Roj TV fined, loses broadcast rights

Roj TV broadcasters have been found guilty of promoting the Kurdish separatist organisation PKK, which is on several terror-organisation lists

The Eastern High Court (Østre Landsret) today fined the companies behind the Kurdish TV station Roj TV and stripped them of their right to broadcast after deciding that the TV station did indeed receive support from the Kurdish separatist organisation, the Kurdish Workers' Party (PKK).

Roj TV A/S and Mesopotamia Broadkast, the two companies that own Roj TV, were each fined five million kroner for promoting terrorism in the years between 2007 and 2010.

“Two companies were accused of promoting terrorism via TV-channel broadcasts,” the High Court verdict read. “The court found that PKK was a terror organisation that the accused companies had promoted through their broadcasts.”

Roj TV has denied any guilt in the case and one of its lawyers, Bjørn Elmquist, pointed to the fact that the case took eight years to process as proof that t it had become a political case rather than judicial.

The case began in 2005 when the Turkish Embassy in Copenhagen reported Roj TV to the police for breaching terror laws, but it was not until five years later in 2010 that the state prosecutor charged the channel.

In January 2012, Roj TV was judged to have promoted terrorism after the Copenhagen City Court found it guilty in helping to finance PKK, which is on EU, US, Canada and Australian terror organisation lists.

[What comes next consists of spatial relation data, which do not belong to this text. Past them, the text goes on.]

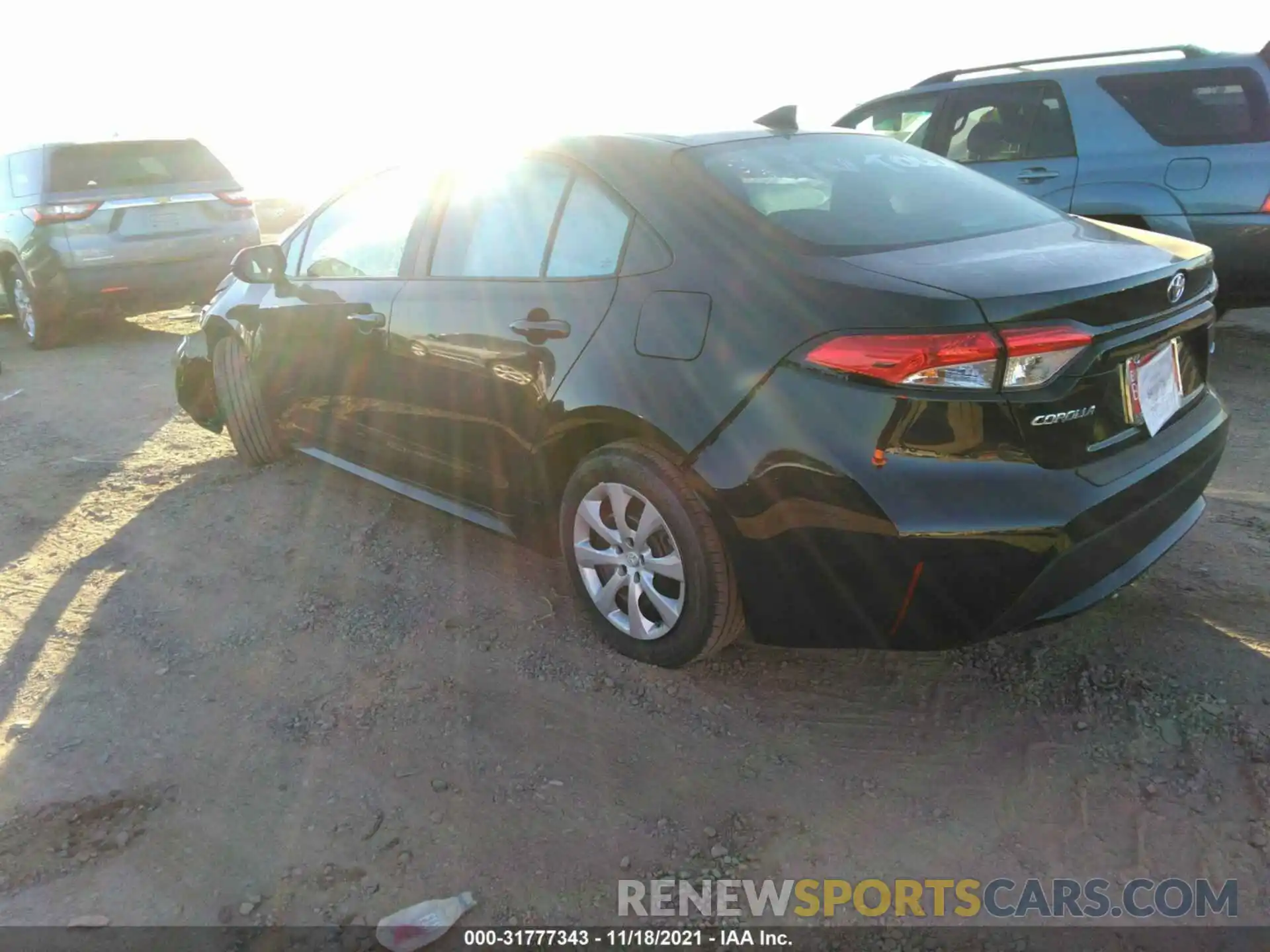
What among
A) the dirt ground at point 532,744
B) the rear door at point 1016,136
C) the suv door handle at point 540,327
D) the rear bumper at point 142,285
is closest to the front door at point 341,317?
the dirt ground at point 532,744

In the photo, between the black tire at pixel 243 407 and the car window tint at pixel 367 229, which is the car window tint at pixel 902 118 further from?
the black tire at pixel 243 407

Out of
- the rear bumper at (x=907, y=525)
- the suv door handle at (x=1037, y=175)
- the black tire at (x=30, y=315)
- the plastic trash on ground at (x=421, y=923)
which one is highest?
the suv door handle at (x=1037, y=175)

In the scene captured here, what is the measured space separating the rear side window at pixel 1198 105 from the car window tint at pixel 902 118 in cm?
129

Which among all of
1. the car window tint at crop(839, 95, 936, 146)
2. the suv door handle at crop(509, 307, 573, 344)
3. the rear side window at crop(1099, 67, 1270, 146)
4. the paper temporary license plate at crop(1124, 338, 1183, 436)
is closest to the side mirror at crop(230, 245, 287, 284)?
the suv door handle at crop(509, 307, 573, 344)

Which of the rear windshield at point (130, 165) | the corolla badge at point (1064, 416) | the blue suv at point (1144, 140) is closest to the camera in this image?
the corolla badge at point (1064, 416)

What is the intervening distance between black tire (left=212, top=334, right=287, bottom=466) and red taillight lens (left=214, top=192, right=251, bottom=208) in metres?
4.28

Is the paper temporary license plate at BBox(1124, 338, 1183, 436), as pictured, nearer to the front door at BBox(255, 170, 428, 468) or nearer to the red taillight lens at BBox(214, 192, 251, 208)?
the front door at BBox(255, 170, 428, 468)

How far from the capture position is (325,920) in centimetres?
213

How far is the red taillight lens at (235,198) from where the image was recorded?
836 centimetres

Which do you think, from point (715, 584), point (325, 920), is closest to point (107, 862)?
point (325, 920)

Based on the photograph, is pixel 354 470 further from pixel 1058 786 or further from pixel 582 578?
pixel 1058 786

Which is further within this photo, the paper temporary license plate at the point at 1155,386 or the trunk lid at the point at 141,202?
the trunk lid at the point at 141,202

The channel was fined 5.2 million kroner, but the companies behind the channel were able to continue to broadcast its signal, which caters to Kurds, particularly those in Turkey.

The decision, in turn, prompted the prosecution authorities to take the case to the high courts in order to stop the channel from broadcasting out of Denmark.

Then, last September, the police arrested eight people who were suspected of financing the PKK. The court said that between February 2008 and September 2010, the TV channel had supported terrorism by broadcasting PKK messages and that it had accepted money from the terrorist group.

The case almost had dire consequences for the former prime minister, Anders Fogh Rasmussen (Venstre), after his candidacy for secretary general of NATO in 2009 was almost blocked in protest by Turkey in response to Denmark's handling of Roj TV.